Please reproduce the listing word for word. Pictures stay out.

::: GIVEN RECORDS

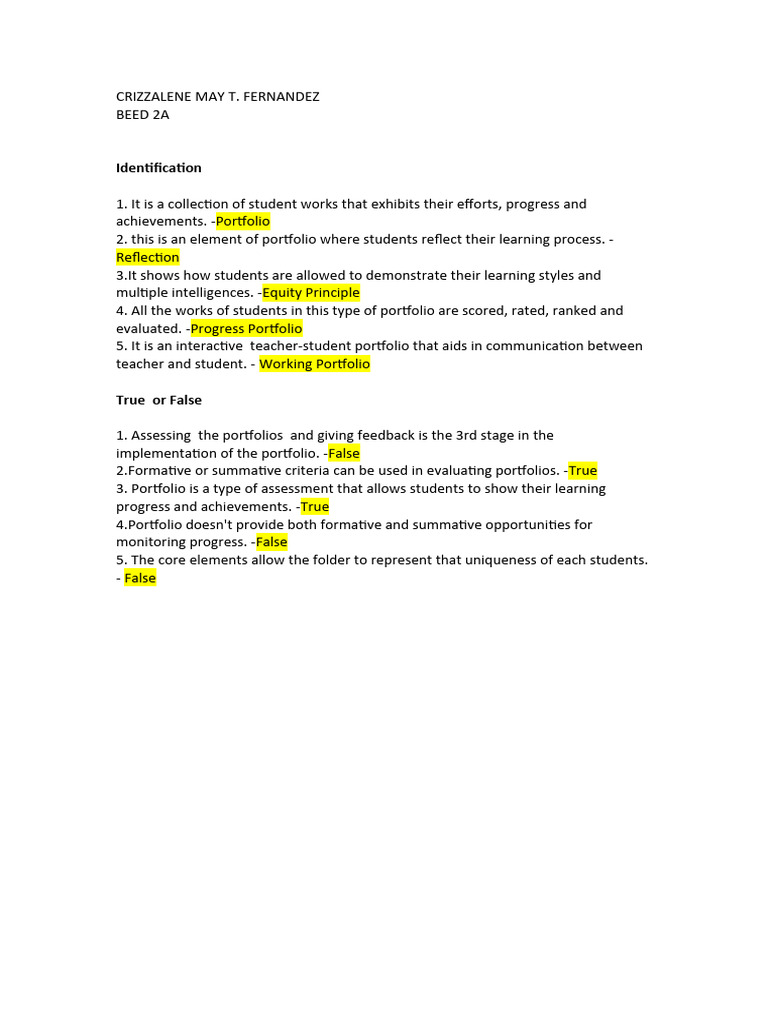 CRIZZALENE MAY T. FERNANDEZ
BEED 2A

Identification

1. It is a collection of student works that exhibits their efforts, progress and achievements. -Portfolio
2. this is an element of portfolio where students reflect their learning process. - Reflection
3.It shows how students are allowed to demonstrate their learning styles and multiple intelligences. -Equity Principle
4. All the works of students in this type of portfolio are scored, rated, ranked and evaluated. -Progress Portfolio
5. It is an interactive teacher-student portfolio that aids in communication between teacher and student. - Working Portfolio

True or False

1. Assessing the portfolios and giving feedback is the 3rd stage in the implementation of the portfolio. -False
2.Formative or summative criteria can be used in evaluating portfolios. -True
3. Portfolio is a type of assessment that allows students to show their learning progress and achievements. -True
4.Portfolio doesn't provide both formative and summative opportunities for monitoring progress. -False
5. The core elements allow the folder to represent that uniqueness of each students. - False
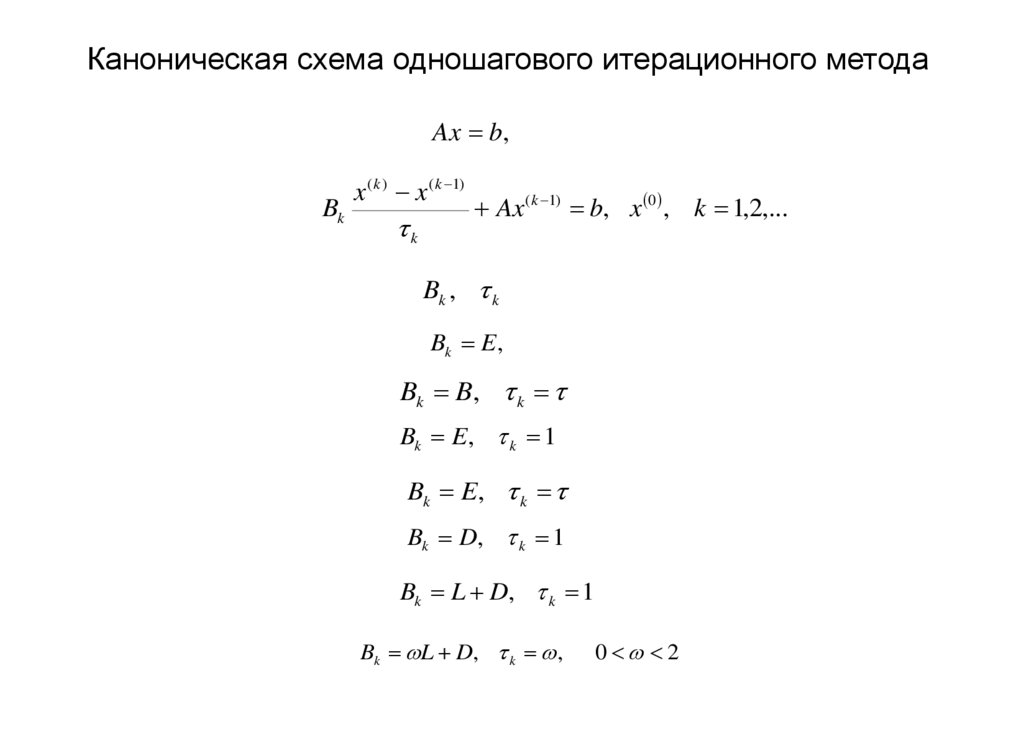 Каноническая схема одношагового итерационного метода

$Ax = b,$

$B_k \frac{x^{(k)} - x^{(k-1)}}{\tau_k} + Ax^{(k-1)} = b, \quad x^{(0)}, \quad k = 1,2,...$

$B_k, \quad \tau_k$

$B_k = E,$

$B_k = B, \quad \tau_k = \tau$

$B_k = E, \quad \tau_k = 1$

$B_k = E, \quad \tau_k = \tau$

$B_k = D, \quad \tau_k = 1$

$B_k = L + D, \quad \tau_k = 1$

$B_k = \omega L + D, \quad \tau_k = \omega, \quad 0 < \omega < 2$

::::::

**ANSWER FOR THE TASK:**
 CRIZZALENE MAY T. FERNANDEZ
BEED 2A

Identification

1. It is a collection of student works that exhibits their efforts, progress and achievements. -Portfolio
2. this is an element of portfolio where students reflect their learning process. - Reflection
3.It shows how students are allowed to demonstrate their learning styles and multiple intelligences. -Equity Principle
4. All the works of students in this type of portfolio are scored, rated, ranked and evaluated. -Progress Portfolio
5. It is an interactive teacher-student portfolio that aids in communication between teacher and student. - Working Portfolio

True or False

1. Assessing the portfolios and giving feedback is the 3rd stage in the implementation of the portfolio. -False
2.Formative or summative criteria can be used in evaluating portfolios. -True
3. Portfolio is a type of assessment that allows students to show their learning progress and achievements. -True
4.Portfolio doesn't provide both formative and summative opportunities for monitoring progress. -False
5. The core elements allow the folder to represent that uniqueness of each students. - False
 Каноническая схема одношагового итерационного метода

$Ax = b,$

$B_k \frac{x^{(k)} - x^{(k-1)}}{\tau_k} + Ax^{(k-1)} = b, \quad x^{(0)}, \quad k = 1,2,...$

$B_k, \quad \tau_k$

$B_k = E,$

$B_k = B, \quad \tau_k = \tau$

$B_k = E, \quad \tau_k = 1$

$B_k = E, \quad \tau_k = \tau$

$B_k = D, \quad \tau_k = 1$

$B_k = L + D, \quad \tau_k = 1$

$B_k = \omega L + D, \quad \tau_k = \omega, \quad 0 < \omega < 2$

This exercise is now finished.